From c321535bbd3b06ff10c616b5765611a5115806fb Mon Sep 17 00:00:00 2001
From: Zhengyuan Su <su.zhengyuan@u.nus.edu>
Date: Sat, 20 Jun 2026 17:06:04 +0700
Subject: [PATCH 3/3] Minor fix

Signed-off-by: Zhengyuan Su <su.zhengyuan@u.nus.edu>
---
 src/worker/executors/vllm_executor.py    | 2 +-
 tests/worker/test_vllm_scoped_plugins.py | 3 +--
 2 files changed, 2 insertions(+), 3 deletions(-)

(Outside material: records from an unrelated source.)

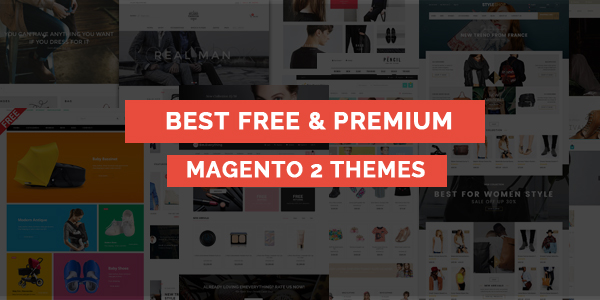 10 New Free and Premium Magento 2 Themes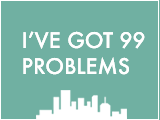 I've got 99 problems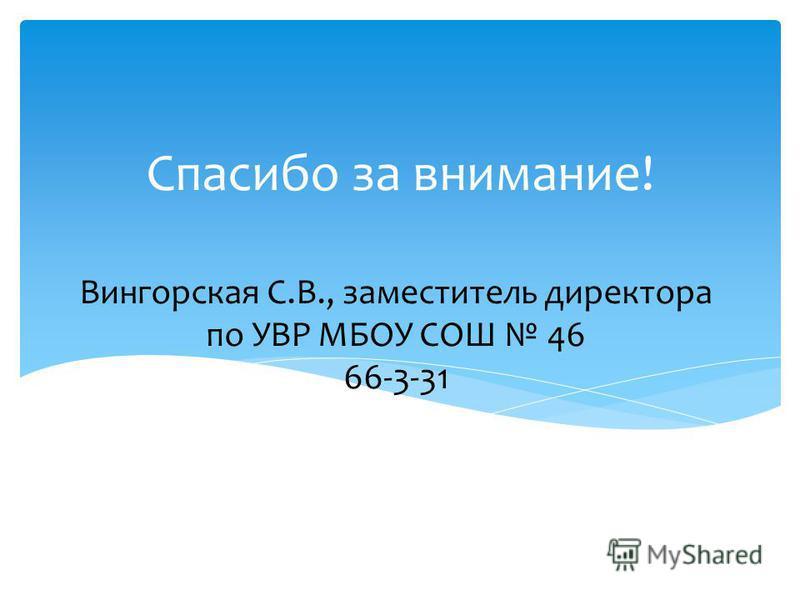 Вингорская С.В., заместитель директора по УВР МБОУ СОШ 46 66-3-31 Спасибо за внимание!
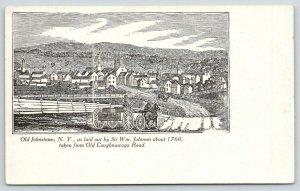 Johnstown New York~Panorama c1760~Wagon on Old Caughnawaga Road~c1905 Artist PC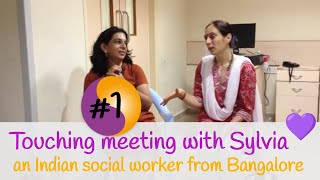 Touching meeting with Sylvia - an Indian social worker from Bangalore Part1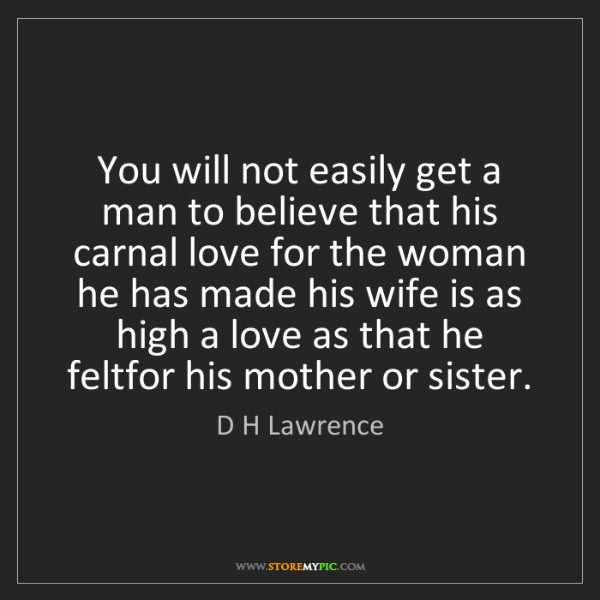D H Lawrence: You will not easily get a man to believe that his carnal...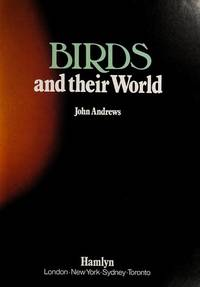 Birds and their World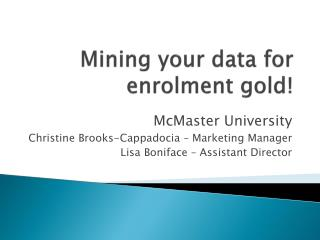 Mining your data for enrolment gold!
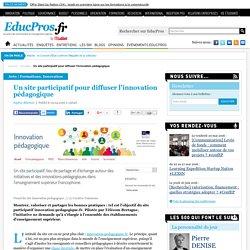 Un site participatif pour diffuser l'innovation pédagogique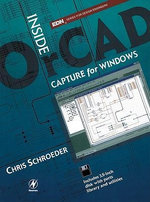 Inside OrCAD Capture for Windows - Chris Schroeder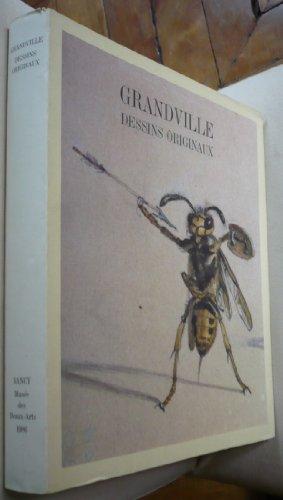 Grandville : Dessins Originaux - Catalogue Exposition Musée des Beaux-Arts, Nancy - 17 Novembre 1986 - 2 Mars 1987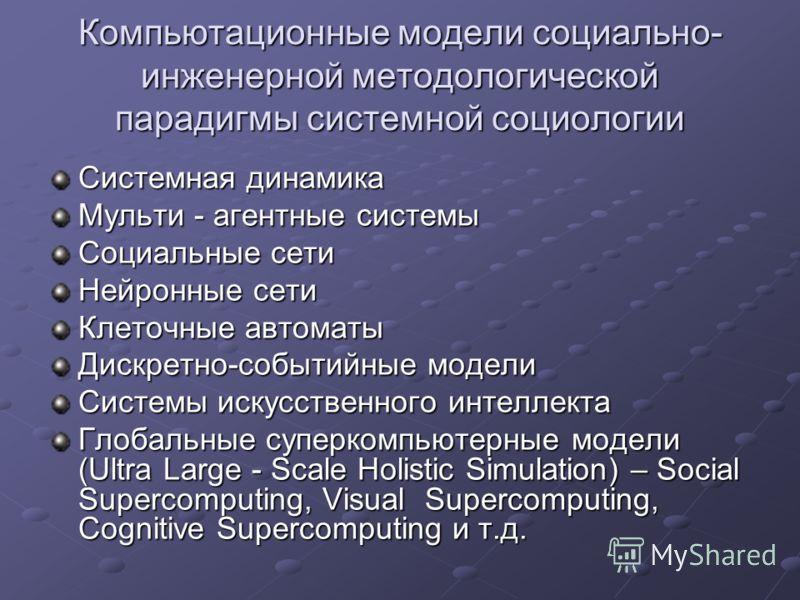 Компьютационные модели социально- инженерной методологической парадигмы системной социологии Системная динамика Мульти - агентные системы Социальные сети Нейронные сети Клеточные автоматы Дискретно-событийные модели Системы искусственного интеллекта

diff --git a/src/worker/executors/vllm_executor.py b/src/worker/executors/vllm_executor.py
index a767dd8..62563bb 100644
--- a/src/worker/executors/vllm_executor.py
+++ b/src/worker/executors/vllm_executor.py
@@ -390,7 +390,7 @@ def _ensure_llm(
         # Required workaround: vLLM's load_general_plugins() auto-loads the
         # vllm_omni_register_models entry point, which imports vllm_omni and
         # rebinds vllm.v1.request.Request → OmniRequest, crashing plain-model
-        # warmup.  Revert once vllm_omni ships an OmniRequest that is a drop-in
+        # warmup. Revert once vllm_omni ships an OmniRequest that is a drop-in
         # for vllm.v1.request.Request.
         if "VLLM_PLUGINS" not in os.environ:
             os.environ["VLLM_PLUGINS"] = self._vllm_plugins_allowlist_excluding_omni()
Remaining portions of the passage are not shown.